##### GIVEN RECORDS
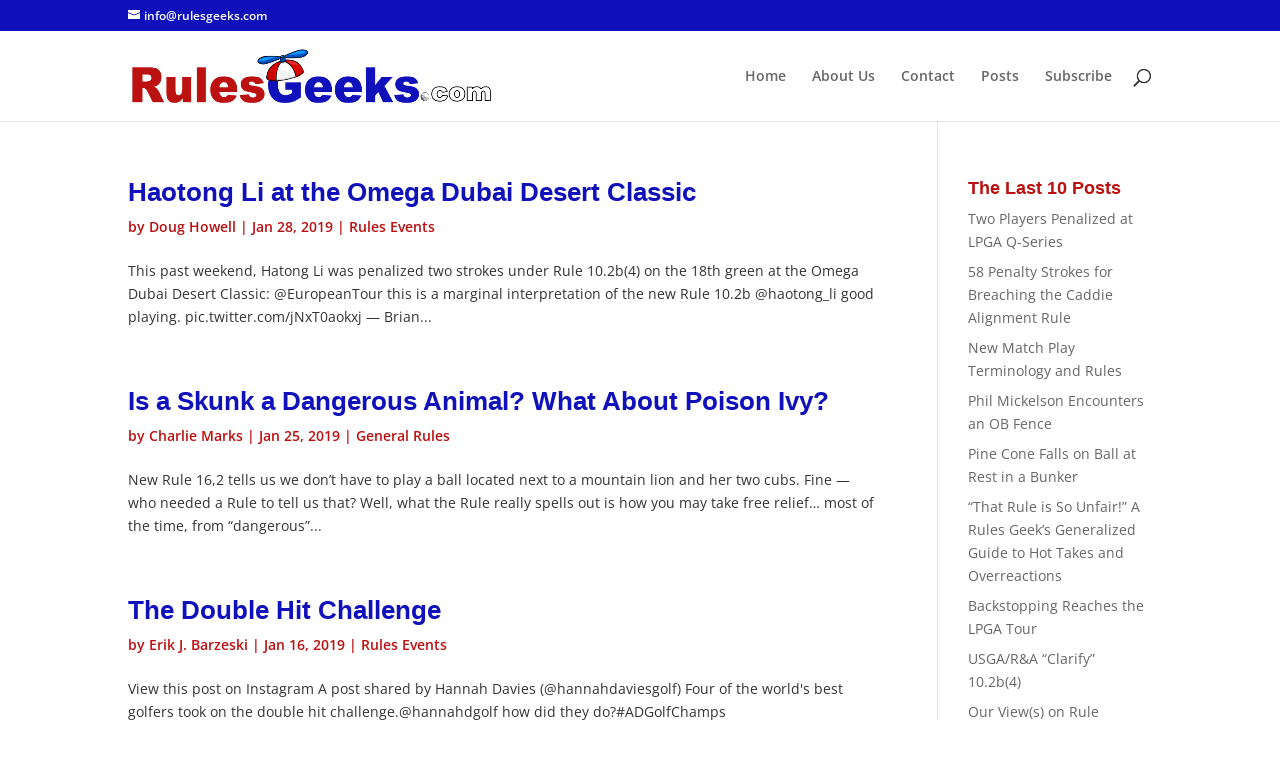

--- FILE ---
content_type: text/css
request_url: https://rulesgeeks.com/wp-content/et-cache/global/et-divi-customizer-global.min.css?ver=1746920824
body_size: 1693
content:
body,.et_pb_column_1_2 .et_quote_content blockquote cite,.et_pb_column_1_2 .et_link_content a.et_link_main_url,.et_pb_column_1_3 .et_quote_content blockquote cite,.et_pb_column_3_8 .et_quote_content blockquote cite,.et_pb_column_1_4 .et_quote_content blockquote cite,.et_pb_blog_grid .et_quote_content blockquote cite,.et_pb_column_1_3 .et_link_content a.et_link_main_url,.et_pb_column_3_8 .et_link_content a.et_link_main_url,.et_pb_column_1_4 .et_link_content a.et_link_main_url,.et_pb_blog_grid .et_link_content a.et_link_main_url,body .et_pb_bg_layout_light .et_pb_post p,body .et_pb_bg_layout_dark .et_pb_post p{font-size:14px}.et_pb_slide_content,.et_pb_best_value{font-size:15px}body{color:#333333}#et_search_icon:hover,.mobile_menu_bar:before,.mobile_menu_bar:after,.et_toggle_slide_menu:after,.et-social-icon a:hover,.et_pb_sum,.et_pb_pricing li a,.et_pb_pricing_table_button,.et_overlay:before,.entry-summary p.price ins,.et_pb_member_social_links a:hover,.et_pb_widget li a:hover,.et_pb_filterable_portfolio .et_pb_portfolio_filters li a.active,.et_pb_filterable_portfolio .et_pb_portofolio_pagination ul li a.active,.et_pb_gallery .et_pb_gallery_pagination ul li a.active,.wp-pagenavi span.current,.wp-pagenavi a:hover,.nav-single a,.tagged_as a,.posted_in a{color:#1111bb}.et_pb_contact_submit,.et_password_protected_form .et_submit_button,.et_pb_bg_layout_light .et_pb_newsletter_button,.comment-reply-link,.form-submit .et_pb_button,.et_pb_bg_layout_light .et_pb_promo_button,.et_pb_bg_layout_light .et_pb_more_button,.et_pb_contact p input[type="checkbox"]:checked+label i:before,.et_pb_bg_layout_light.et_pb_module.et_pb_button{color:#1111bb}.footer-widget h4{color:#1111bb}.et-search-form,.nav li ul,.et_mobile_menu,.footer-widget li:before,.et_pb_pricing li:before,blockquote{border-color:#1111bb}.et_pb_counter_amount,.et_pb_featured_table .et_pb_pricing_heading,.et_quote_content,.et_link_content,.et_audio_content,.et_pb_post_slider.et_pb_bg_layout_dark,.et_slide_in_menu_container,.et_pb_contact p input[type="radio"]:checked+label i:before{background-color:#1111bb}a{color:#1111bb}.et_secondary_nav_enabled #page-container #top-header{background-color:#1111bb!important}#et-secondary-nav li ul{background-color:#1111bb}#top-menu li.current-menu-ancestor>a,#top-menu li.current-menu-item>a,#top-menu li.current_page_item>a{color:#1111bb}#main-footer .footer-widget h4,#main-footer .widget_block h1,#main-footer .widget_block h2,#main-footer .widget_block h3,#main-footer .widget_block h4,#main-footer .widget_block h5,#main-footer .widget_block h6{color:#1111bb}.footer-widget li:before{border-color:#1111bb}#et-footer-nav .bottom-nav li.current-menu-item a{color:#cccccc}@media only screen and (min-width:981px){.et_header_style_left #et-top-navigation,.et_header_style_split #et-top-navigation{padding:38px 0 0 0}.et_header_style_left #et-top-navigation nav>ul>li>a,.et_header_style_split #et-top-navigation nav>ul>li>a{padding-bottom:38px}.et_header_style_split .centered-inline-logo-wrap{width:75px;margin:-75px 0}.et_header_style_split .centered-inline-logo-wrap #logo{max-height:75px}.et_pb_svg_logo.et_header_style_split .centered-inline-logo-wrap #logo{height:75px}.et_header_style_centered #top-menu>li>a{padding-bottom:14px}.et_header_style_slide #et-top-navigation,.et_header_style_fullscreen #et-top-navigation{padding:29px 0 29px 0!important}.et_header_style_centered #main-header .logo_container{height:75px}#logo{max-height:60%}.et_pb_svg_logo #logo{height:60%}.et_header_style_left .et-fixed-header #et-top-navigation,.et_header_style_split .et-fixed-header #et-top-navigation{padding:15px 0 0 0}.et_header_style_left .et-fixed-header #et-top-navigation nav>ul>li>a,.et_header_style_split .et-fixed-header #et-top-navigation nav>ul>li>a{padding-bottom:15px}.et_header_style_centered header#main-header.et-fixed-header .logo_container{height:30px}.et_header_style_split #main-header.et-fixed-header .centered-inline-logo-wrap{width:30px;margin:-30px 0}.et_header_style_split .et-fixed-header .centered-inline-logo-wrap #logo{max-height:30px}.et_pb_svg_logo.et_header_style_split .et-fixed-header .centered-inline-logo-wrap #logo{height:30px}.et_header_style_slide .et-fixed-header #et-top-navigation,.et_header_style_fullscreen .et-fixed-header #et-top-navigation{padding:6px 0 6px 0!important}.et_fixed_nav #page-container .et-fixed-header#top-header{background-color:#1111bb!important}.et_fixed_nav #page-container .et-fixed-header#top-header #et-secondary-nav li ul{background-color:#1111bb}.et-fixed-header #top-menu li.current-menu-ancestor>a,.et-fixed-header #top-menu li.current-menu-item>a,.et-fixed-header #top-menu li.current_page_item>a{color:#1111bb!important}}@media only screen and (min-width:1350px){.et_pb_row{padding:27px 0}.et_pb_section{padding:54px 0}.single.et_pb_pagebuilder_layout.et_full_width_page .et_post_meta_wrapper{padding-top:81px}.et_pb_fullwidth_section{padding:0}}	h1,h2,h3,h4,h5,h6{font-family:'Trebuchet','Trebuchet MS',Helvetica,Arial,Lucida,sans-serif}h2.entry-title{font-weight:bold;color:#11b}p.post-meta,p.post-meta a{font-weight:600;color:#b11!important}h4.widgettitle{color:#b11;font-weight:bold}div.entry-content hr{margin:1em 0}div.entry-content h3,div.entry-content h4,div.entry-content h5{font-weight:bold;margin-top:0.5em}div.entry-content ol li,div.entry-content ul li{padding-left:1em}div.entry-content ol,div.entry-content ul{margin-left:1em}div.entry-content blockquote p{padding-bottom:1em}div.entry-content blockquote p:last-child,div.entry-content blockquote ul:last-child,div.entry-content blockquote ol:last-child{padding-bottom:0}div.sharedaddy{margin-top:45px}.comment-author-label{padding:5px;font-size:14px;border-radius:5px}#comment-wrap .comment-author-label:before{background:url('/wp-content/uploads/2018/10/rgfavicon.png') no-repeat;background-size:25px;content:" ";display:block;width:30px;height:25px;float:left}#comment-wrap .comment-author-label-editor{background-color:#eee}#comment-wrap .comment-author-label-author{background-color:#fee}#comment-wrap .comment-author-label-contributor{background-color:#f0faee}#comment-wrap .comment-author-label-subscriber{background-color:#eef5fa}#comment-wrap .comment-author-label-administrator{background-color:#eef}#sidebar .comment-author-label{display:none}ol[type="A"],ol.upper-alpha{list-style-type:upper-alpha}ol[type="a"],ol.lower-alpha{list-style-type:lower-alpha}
##########
##### GIVEN RECORDS
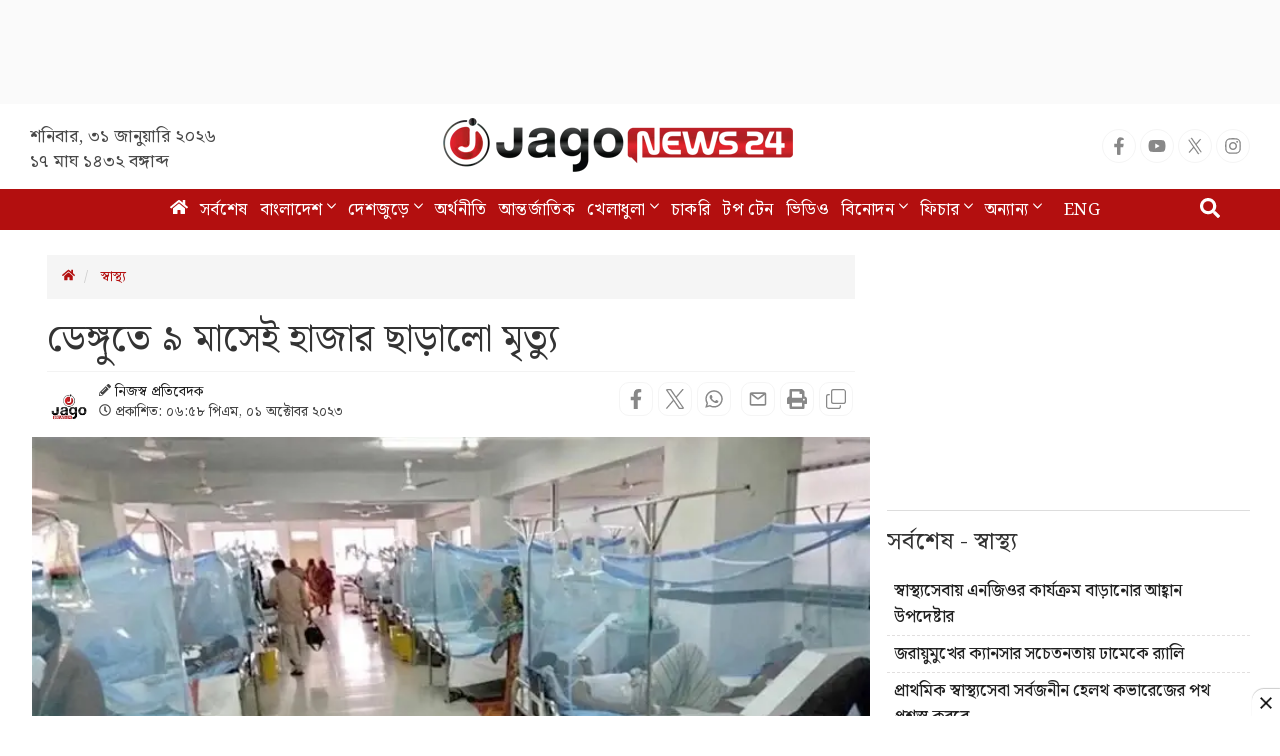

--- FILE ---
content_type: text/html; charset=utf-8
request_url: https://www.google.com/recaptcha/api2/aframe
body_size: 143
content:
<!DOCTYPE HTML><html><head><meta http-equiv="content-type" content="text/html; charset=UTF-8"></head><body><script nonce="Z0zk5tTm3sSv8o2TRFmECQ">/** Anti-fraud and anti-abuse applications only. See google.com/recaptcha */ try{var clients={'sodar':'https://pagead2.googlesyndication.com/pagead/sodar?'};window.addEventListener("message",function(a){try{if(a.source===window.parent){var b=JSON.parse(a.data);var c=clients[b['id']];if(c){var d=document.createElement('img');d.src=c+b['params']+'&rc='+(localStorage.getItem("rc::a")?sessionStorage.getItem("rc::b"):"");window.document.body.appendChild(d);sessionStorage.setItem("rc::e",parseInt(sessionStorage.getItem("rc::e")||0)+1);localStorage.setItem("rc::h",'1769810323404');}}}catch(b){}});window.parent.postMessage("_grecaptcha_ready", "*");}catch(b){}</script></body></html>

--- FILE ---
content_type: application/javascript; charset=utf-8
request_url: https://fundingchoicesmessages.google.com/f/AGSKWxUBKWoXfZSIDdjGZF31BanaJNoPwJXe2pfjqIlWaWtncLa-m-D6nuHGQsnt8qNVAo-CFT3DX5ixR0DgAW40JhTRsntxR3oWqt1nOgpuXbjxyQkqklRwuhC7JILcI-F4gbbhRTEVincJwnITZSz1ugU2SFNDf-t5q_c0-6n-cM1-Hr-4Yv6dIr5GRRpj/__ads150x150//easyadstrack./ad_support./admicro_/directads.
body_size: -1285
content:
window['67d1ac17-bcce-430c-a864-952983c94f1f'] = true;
##########
##### GIVEN RECORDS
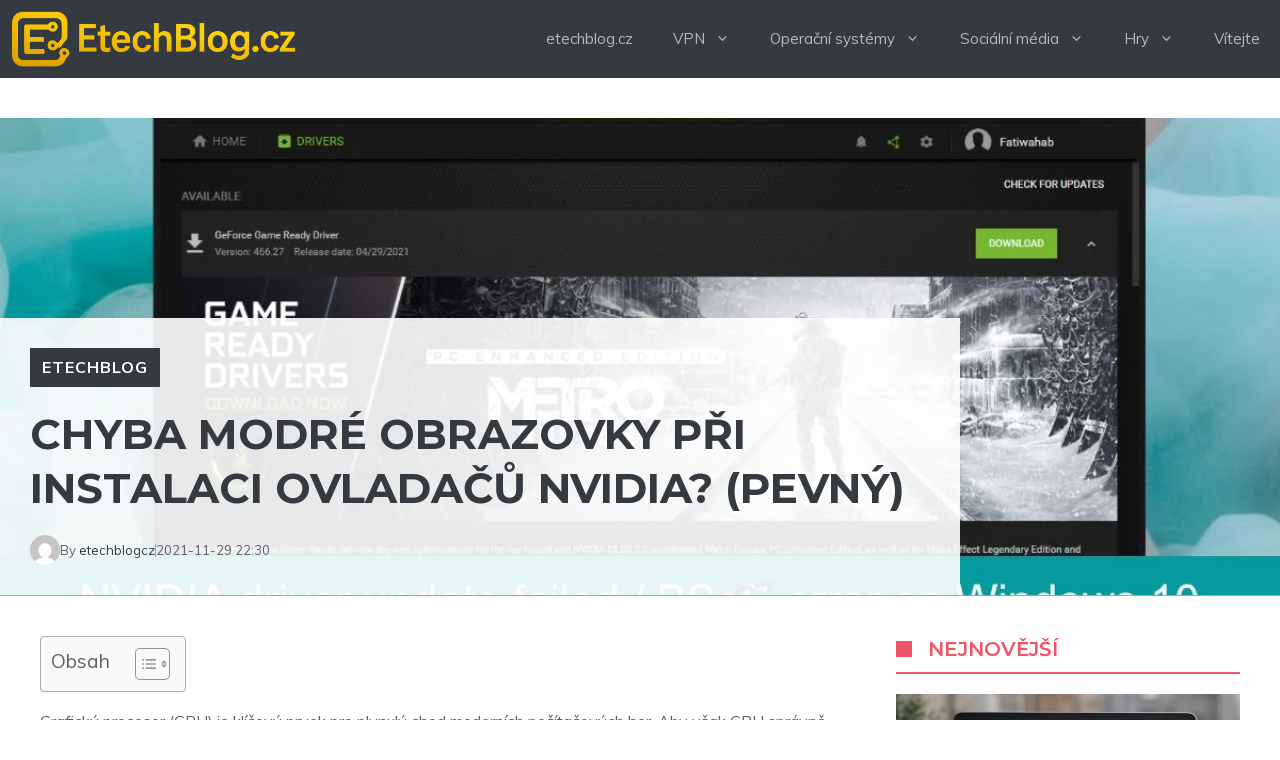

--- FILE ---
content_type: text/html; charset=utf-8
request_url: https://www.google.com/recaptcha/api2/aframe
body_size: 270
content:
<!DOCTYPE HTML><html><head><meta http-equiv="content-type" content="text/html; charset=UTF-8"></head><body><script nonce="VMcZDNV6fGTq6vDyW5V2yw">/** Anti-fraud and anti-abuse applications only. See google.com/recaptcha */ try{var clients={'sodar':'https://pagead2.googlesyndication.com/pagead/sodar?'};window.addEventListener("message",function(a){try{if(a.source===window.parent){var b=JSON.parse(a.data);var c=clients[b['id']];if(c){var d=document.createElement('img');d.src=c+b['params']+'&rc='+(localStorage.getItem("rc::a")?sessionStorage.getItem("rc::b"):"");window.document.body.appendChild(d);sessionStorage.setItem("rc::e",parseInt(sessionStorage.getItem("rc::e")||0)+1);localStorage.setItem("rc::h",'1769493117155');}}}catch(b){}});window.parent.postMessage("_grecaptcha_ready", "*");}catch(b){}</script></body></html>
##########
> **INSTRUCTIONS FOR THE TASK**:
Each line of the material that contains the string "getItem" has to be copied out.

> **EXPECTED ANSWER**:
<!DOCTYPE HTML><html><head><meta http-equiv="content-type" content="text/html; charset=UTF-8"></head><body><script nonce="Z0zk5tTm3sSv8o2TRFmECQ">/** Anti-fraud and anti-abuse applications only. See google.com/recaptcha */ try{var clients={'sodar':'https://pagead2.googlesyndication.com/pagead/sodar?'};window.addEventListener("message",function(a){try{if(a.source===window.parent){var b=JSON.parse(a.data);var c=clients[b['id']];if(c){var d=document.createElement('img');d.src=c+b['params']+'&rc='+(localStorage.getItem("rc::a")?sessionStorage.getItem("rc::b"):"");window.document.body.appendChild(d);sessionStorage.setItem("rc::e",parseInt(sessionStorage.getItem("rc::e")||0)+1);localStorage.setItem("rc::h",'1769810323404');}}}catch(b){}});window.parent.postMessage("_grecaptcha_ready", "*");}catch(b){}</script></body></html>
<!DOCTYPE HTML><html><head><meta http-equiv="content-type" content="text/html; charset=UTF-8"></head><body><script nonce="VMcZDNV6fGTq6vDyW5V2yw">/** Anti-fraud and anti-abuse applications only. See google.com/recaptcha */ try{var clients={'sodar':'https://pagead2.googlesyndication.com/pagead/sodar?'};window.addEventListener("message",function(a){try{if(a.source===window.parent){var b=JSON.parse(a.data);var c=clients[b['id']];if(c){var d=document.createElement('img');d.src=c+b['params']+'&rc='+(localStorage.getItem("rc::a")?sessionStorage.getItem("rc::b"):"");window.document.body.appendChild(d);sessionStorage.setItem("rc::e",parseInt(sessionStorage.getItem("rc::e")||0)+1);localStorage.setItem("rc::h",'1769493117155');}}}catch(b){}});window.parent.postMessage("_grecaptcha_ready", "*");}catch(b){}</script></body></html>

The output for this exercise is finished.